Qui aurait cru, il y a encore six ans, qu’en région parisienne il y aurait un séminaire orthodoxe du patriarcat de Moscou ? Pourtant, il y avait un remarquable précédent : ce sont le séminaire et la communauté monastique qui ont existé de 1958 à 1963 à Villemoisson, sous le patronage de Mgr Nicolas Eremine, métropolite de Chersonèse, exarque du patriarche de Moscou en Europe occidentale. Cet établissement qui a succédé aux cours pastoraux auprès de l’église des Trois-Saints-Docteurs à Paris et était dirigé par Mgr Alexis van der Mensbrugghe, formait des futurs prêtres, mais aussi des théologiens laïcs. Parmi ses enseignants figuraient le P. Lev Liperovsky, le P. Sophrony Sakharov, le P. Dimitri Sobolev, Vladimir Lossky, Léonide Ouspensky. L’étonnante histoire de cette institution – véritable prédécesseur de notre séminaire – est brillamment décrite par Victor Smirnov dans le numéro 2014 de Slavonika, notre revue annuelle.

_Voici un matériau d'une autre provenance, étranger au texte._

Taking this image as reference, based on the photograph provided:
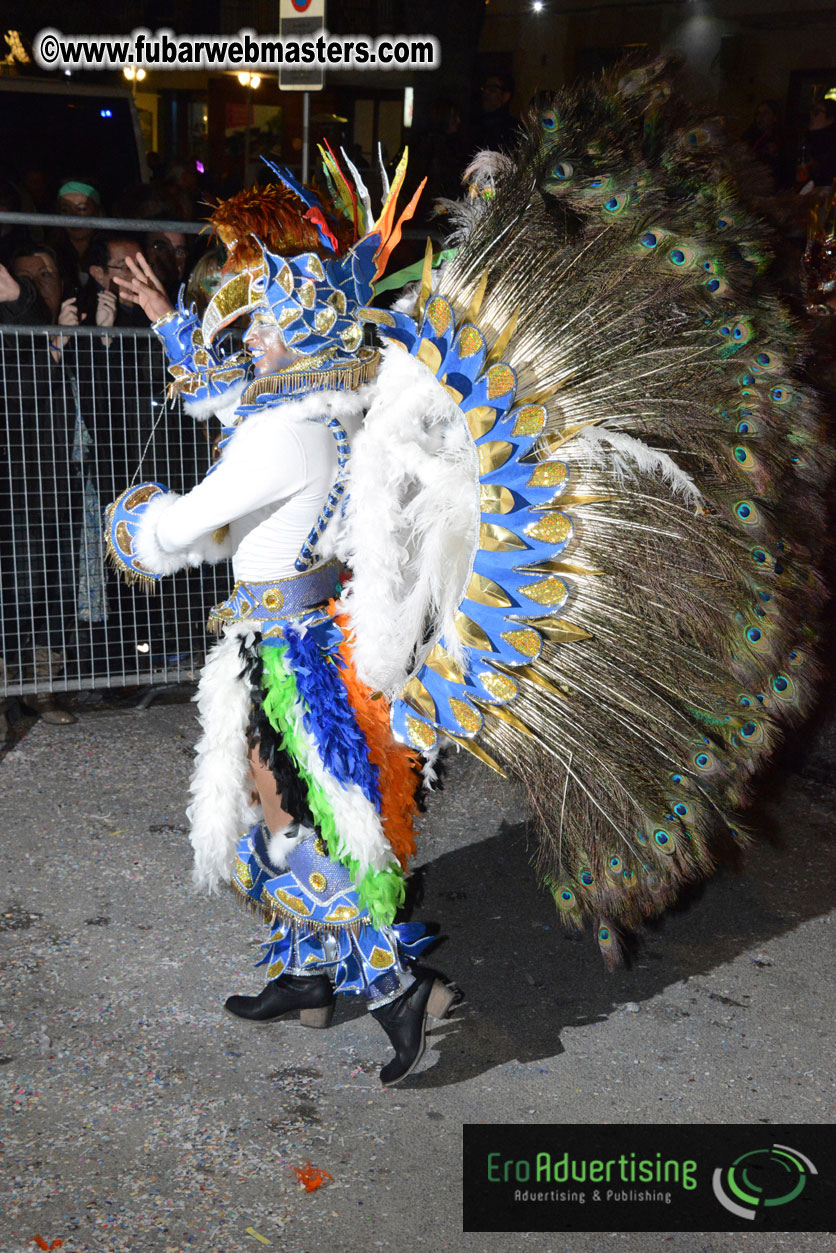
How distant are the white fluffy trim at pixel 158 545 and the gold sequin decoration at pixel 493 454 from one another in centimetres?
81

Cinq ans, c’est exactement la période pendant laquelle le séminaire de Villemoisson a survécu. Notre séminaire est en train de franchir ce cap décisif. Je suis convaincu que les prières de nos prédécesseurs nous aident, autant que leur expérience. Mais nous ne serions même pas arrivés à ce seuil s’il n’y avait pas la confiance et le soutien du patriarche Cyrille. Comme aux belles heures de la communauté de Villemoisson, le lien avec l’Église-mère est la garantie de la stabilité pour notre séminaire et sa vitalité dépend de la force de la communion que nous entretenons avec le patriarcat, avec nos diocèses d’origines, avec les séminaires et les académies de théologie de notre Église.

Il est évident aussi que notre séminaire ne serait pas ce qu’il est aujourd’hui sans la fidélité de nos bienfaiteurs, parmi lesquels Mme Irina Abramovich occupe, avec une admirable constance, la première place. La persévérance de notre évêque et le travail dévoué de nos formateurs méritent d’être salués également, ainsi que l’engagement généreux de nos bénévoles laïcs, toujours de plus en plus diligents et de plus en plus nombreux. Nous avons plus que jamais besoin de vous tous, de votre amitié et de votre constance.


Résultats

En cinq ans, notre Séminaire a formé onze séminaristes en interne et une douzaine de personnes qui ont suivi la formation externe. Cette année, deux de nos élèves achèvent leur formation : il s’agit de Stanislav Chernov qui soutiendra en septembre son mémoire de master, consacré à Olivier Clément et préparé sous la direction de M. Pierre Gonneau à l’École pratique des hautes études ; et d’Andrey Gudko qui termine sa licence de théologie à l’Institut catholique de Paris. Par ailleurs, Sergey Volkov a fini sa licence de philosophie à l’Université Paris-Sorbonne et continue en master à l’EHESS.

Sept de nos séminaristes ont soutenu avec succès leurs mémoires dans le cadre du Diplôme universitaire (DU) « Interculturalité, religions, laïcité ». Leurs résultats plus que satisfaisants furent salués par les responsables de la formation et de l’Institut catholique de Paris au cours de la cérémonie de remise des diplômes présidée par le recteur de l’Institut, Mgr Philippe Bordeyne. Leurs travaux sont présentés dans le numéro 2014 de Slavonika.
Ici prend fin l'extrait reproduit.